Palmilhando alguns caminhos por cidades e vilas de Cuba, fora das rotas habitualmente reservadas aos turistas, têm-se uma maior percepção do orgulho e humildade que aquelas gentes têm da sua história e feitos, principalmente os mais idosos, aqueles que mais sentiram a revolução e a “libertação” em relação ao domínio “imperialista”. Mas também se percebem as dificuldades que dia a dia ultrapassam. Quando se sai destes trilhos e se entram nas “correntes” turísticas, facilmente se encontra o contraste. Qual explorador a desbravar caminho por mato denso, o turista tem que passar um “mato” de vendedores, pretensos guias turísticos, condutores de coches e triciclos, taxistas legais e ilegais e ainda pedintes credenciados. Estes últimos, identificados com uma “tarjeta” e de esferográfica na mão, estão dispostos a aceitar tudo e depois de algumas recusas de contribuição para “instituições” (escolas, infantários ou outros do género) passam de imediato para o espectro pessoal (um filho ou filha, sobrinho ou o próprio) dispostos a se deslocar até à recepção do hotel para ir recolher os objectos que o turista lhe esteja disposto a dar.
Há ainda aqueles que perante as suas dificuldades estão dispostos a aceitar a ajuda do turista mas em troca de algo: um jornal, uma moeda local de “recuerdo” ou um simples cartuxo de amendoins torrados em casa (muito bons diga-se de passagem).
Poderíamos assumir que, olhando em volta, esta parafernália de pessoas que rodeia o turista em busca de uma ajuda é motivada exclusivamente pela necessidade. Mas não é assim. Há efectivamente gente que, ao ver-se incapacitada para desenvolver uma actividade profissional, procura algum rendimento para poder juntar ao apoio que recebe do estado mas, e dito por cubanos, há muita gente também que se “profissionalizou” neste tipo de negócios ilícitos ou como pedinte.

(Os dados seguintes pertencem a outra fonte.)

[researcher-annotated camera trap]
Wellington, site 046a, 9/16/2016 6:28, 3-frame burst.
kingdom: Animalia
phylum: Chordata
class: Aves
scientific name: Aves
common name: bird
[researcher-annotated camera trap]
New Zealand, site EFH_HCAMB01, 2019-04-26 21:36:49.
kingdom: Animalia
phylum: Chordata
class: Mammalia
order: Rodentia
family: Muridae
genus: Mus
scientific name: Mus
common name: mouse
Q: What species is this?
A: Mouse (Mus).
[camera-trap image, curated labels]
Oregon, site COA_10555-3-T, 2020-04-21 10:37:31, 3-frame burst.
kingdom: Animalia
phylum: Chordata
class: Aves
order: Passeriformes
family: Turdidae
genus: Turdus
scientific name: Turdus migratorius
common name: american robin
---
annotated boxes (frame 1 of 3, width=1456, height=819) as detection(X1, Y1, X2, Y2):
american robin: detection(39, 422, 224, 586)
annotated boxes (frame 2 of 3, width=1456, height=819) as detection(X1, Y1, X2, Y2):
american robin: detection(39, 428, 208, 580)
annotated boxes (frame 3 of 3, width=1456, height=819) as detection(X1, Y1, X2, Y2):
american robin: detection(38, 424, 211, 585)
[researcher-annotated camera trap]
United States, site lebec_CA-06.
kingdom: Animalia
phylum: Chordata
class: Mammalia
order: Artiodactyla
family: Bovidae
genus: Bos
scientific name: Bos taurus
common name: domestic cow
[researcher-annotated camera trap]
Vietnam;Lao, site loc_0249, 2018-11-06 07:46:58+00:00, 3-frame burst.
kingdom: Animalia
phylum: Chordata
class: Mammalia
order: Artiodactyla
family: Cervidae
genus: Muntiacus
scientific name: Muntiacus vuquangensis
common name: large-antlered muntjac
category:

Percebem-se assim as palavras de Raul Castro[ii] em 2008 quando prometia mais rigor nas despesas e menos subsídios em 2009.
Para os cubanos e para as cúpulas do regime tornou-se evidente que um regime que diz tratar todos por igual, ainda que podendo aplicar a máxima “orwelliana” de que «todos são iguais mas há uns mais iguais que outros», esbarra na diversidade humana. É por isso que as “ditaduras do proletariado” nunca conseguiram, nem alguma vez o farão, atingir a utopia comunista. O próprio Fidel Castro, acérrimo defensor deste regime, admitia que até para Cuba o modelo já estaria esgotado[iii].

O ser humano deve ser merecedor de todo o respeito e dignidade. Ninguém deveria estar vulnerável à fome, desprotegido na doença, no trabalho, na educação e na habitação. Isso é indiscutível. Cuba tomou em consideração a utopia mas, tal como outras tentativas de implementar a ideologia baseada nessa vontade, também a sua falha passa pela assumpção de que os seres humanos são todos iguais na reacção às situações. Empiricamente, verificam-se diariamente situações que nos levam a pensar o contrário. Tal como à igualdade de oportunidades, a reacção difere de pessoa para pessoa quanto colocada em igualdade de tratamento.
As recentes medidas tomadas em Cuba parecem indicar que o regime está a reagir a essa constatação e implementar mudanças na perspectiva de substituir o “tratamento igual” por “igualdade de oportunidade”. Para alguém que, como eu, gosta de Cuba pela sua riqueza natural, cultural e histórica, será interessante acompanhar este percurso.



[i] Este bloqueio, com o voto favorável da OEA, foi interrompido em 1975 permitindo o estabelecimento de contactos diplomáticos e económicos mas viria a ser retomado em 1981 com o presidente norte-americano Ronald Regan.